- **Stated goal**
Reproduce the records starting at the line containing "Comparing pixel 374" and ending at the line containing "13.0 meters", requests included. Offset every number in the answers, both pixel coordinates and distance values, by 81.

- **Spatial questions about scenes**

============================================================

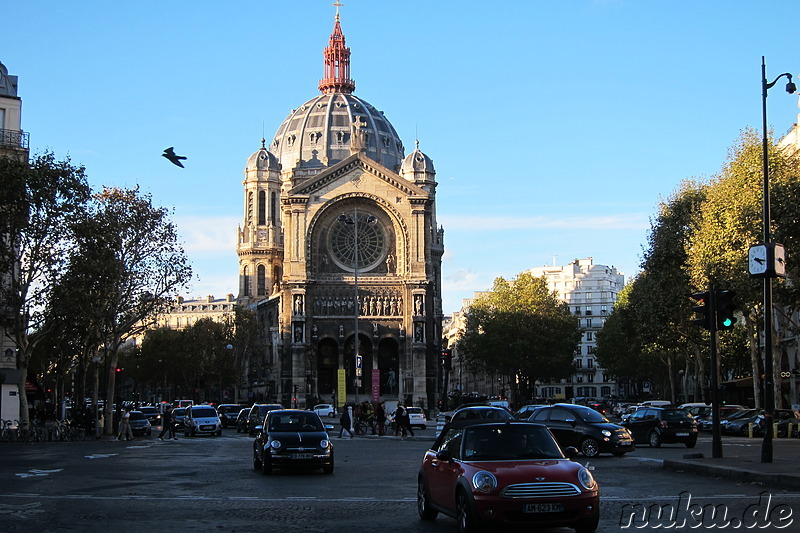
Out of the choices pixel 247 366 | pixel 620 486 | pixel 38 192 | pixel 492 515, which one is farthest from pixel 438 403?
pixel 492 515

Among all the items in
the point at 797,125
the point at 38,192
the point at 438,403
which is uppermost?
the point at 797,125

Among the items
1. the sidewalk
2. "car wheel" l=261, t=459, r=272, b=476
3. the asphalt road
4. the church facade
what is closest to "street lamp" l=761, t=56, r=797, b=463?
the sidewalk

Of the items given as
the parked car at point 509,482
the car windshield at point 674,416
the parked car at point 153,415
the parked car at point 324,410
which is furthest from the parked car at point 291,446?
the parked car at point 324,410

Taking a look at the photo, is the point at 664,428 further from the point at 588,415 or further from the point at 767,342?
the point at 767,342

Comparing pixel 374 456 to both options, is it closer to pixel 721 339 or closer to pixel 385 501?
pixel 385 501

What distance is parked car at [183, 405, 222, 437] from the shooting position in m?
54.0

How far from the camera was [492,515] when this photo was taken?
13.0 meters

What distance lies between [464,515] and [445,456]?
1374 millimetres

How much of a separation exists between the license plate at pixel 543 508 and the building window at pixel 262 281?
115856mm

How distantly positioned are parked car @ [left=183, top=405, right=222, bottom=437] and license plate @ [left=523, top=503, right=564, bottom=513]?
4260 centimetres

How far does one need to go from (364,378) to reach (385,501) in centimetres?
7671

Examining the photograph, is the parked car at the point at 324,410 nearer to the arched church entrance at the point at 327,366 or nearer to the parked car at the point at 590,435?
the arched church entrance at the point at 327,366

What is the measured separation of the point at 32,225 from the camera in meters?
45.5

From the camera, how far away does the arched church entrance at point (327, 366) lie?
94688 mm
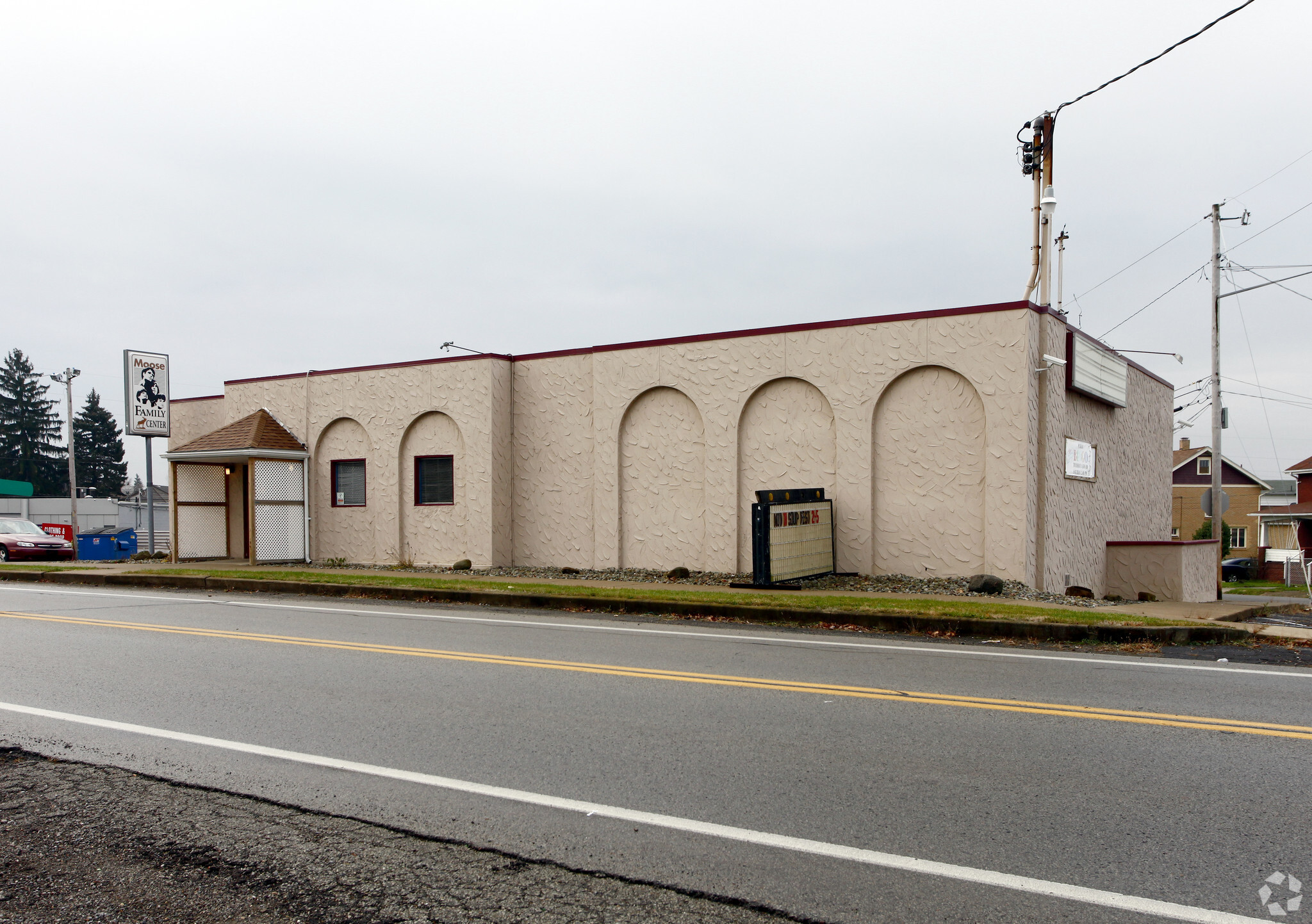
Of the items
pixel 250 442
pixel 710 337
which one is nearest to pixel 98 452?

============================================================

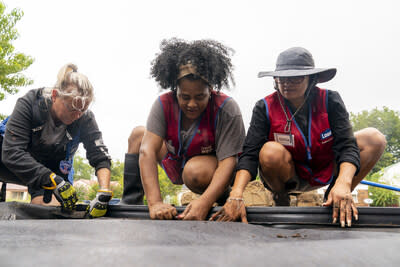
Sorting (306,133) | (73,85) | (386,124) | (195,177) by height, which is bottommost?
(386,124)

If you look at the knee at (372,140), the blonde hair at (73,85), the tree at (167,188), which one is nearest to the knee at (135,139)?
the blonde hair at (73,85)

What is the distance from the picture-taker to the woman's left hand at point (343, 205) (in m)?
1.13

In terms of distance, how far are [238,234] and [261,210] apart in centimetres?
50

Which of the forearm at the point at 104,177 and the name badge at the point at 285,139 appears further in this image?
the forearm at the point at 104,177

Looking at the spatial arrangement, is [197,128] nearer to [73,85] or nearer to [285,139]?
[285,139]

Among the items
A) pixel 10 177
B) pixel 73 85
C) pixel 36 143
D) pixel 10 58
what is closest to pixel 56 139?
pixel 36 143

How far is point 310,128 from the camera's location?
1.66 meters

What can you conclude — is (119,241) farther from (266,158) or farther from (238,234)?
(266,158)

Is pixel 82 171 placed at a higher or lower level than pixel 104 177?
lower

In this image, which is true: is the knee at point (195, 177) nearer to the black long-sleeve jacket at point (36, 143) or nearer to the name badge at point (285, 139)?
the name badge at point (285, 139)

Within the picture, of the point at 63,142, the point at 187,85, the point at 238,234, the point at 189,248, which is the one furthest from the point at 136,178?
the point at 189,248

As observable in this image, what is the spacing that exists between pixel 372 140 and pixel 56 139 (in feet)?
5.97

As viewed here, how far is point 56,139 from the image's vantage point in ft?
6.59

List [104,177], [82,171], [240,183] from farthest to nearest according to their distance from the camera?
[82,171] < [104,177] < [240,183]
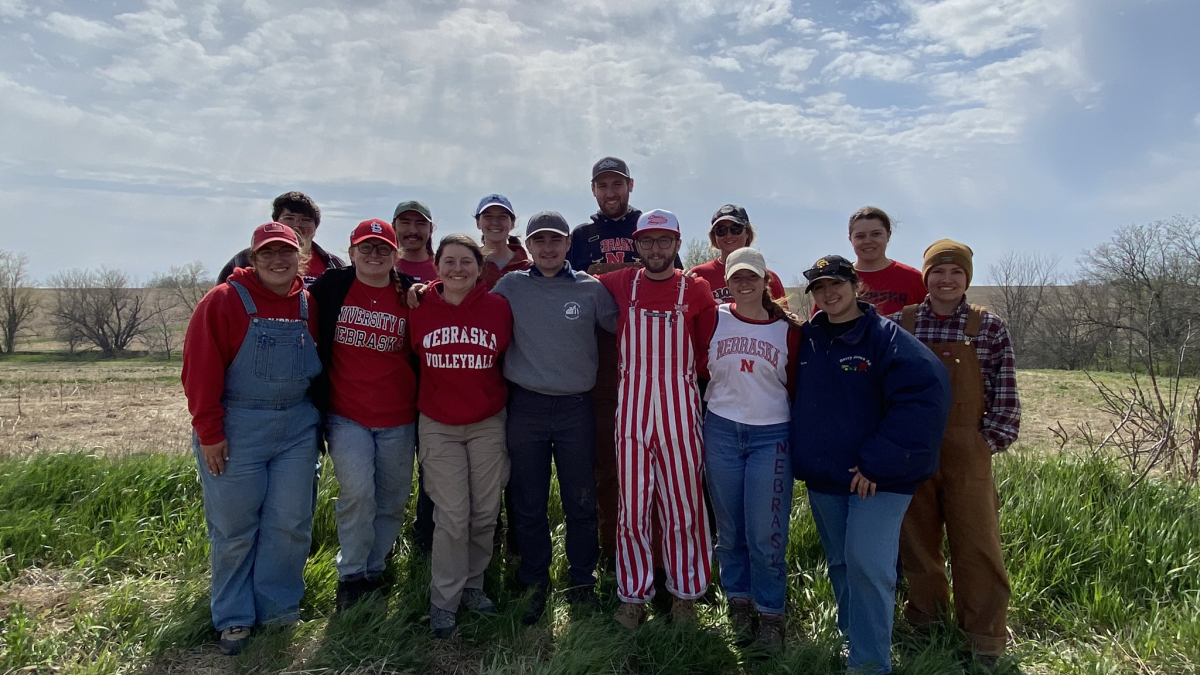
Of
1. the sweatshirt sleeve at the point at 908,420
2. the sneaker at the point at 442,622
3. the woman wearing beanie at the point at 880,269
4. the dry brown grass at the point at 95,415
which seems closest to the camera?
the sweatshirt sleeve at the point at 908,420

============================================================

- **Response to this task**
Comparing pixel 374 456 to both options, is it closer to pixel 721 339 or closer to pixel 385 501?
pixel 466 582

What distance is parked car at [183, 405, 222, 437] from the shooting position in m?
135.0

How far from the camera was [492,515] when this photo was taken?
94.0 meters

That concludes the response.